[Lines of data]
###
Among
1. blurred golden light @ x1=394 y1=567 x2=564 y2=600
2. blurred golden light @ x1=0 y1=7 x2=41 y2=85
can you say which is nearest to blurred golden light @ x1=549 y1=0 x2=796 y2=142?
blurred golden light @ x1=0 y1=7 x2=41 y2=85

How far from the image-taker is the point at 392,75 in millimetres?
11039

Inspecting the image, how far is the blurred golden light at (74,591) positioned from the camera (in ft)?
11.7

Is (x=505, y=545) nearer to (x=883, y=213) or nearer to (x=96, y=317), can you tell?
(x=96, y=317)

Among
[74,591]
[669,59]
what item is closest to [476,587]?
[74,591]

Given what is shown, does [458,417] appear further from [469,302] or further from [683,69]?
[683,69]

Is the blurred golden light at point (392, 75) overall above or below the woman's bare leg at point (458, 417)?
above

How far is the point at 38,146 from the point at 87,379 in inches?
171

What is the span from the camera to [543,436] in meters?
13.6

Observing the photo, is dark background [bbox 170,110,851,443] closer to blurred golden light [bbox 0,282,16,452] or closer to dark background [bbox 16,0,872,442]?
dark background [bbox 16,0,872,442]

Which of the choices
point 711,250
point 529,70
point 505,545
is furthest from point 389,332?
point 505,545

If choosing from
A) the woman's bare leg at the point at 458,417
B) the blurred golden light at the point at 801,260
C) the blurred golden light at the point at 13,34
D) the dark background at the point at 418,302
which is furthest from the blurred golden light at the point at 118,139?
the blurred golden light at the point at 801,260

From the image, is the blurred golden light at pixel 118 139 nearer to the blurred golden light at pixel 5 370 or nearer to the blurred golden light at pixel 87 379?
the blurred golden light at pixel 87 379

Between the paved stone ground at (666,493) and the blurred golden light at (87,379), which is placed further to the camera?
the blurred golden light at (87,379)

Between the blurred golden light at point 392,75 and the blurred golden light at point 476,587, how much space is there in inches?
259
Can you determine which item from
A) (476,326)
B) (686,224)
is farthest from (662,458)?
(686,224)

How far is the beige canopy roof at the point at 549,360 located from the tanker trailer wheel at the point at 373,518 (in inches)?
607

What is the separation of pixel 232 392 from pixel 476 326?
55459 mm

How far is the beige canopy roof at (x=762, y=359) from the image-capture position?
###
■ **The problem**: Extract every record. Keep wording exact.

■ **The output**:
Among
1. blurred golden light @ x1=394 y1=567 x2=564 y2=600
2. blurred golden light @ x1=0 y1=7 x2=41 y2=85
can you say which is nearest to blurred golden light @ x1=549 y1=0 x2=796 y2=142?
blurred golden light @ x1=0 y1=7 x2=41 y2=85

How far from the image-taker is the point at 392,75 in millimetres?
11039

Inspecting the image, how far is the blurred golden light at (74,591) positioned from the camera (in ft)?
11.7

Is (x=505, y=545) nearer to (x=883, y=213) or nearer to (x=96, y=317), can you tell?
(x=96, y=317)

Among
[74,591]
[669,59]
what item is closest to [476,587]?
[74,591]

Given what is shown, does [458,417] appear further from [469,302] or further from [683,69]?
[683,69]

Is the blurred golden light at point (392, 75) overall above or below the woman's bare leg at point (458, 417)?
above

How far is the point at 38,146 from the point at 87,379 in inches?
171

What is the span from the camera to [543,436] in meters?
13.6

Observing the photo, is dark background [bbox 170,110,851,443] closer to blurred golden light [bbox 0,282,16,452] or closer to dark background [bbox 16,0,872,442]?
dark background [bbox 16,0,872,442]

Which of the choices
point 711,250
point 529,70
point 505,545
is furthest from point 389,332?
point 505,545

If choosing from
A) the woman's bare leg at the point at 458,417
B) the blurred golden light at the point at 801,260
C) the blurred golden light at the point at 13,34
D) the dark background at the point at 418,302
which is furthest from the blurred golden light at the point at 118,139?
the blurred golden light at the point at 801,260

From the image, is the blurred golden light at pixel 118 139 nearer to the blurred golden light at pixel 5 370 or nearer to the blurred golden light at pixel 87 379?
the blurred golden light at pixel 87 379

Between the paved stone ground at (666,493) and the blurred golden light at (87,379), which is placed further to the camera?
the blurred golden light at (87,379)

Between the blurred golden light at point 392,75 and the blurred golden light at point 476,587, how much space is there in inches?
259
Can you determine which item from
A) (476,326)
B) (686,224)
is farthest from (662,458)?
(686,224)

How far is the beige canopy roof at the point at 549,360 located from the tanker trailer wheel at the point at 373,518 (in inches)?
607

What is the separation of pixel 232 392 from pixel 476 326?
55459 mm

How far is the beige canopy roof at (x=762, y=359) from the image-capture position?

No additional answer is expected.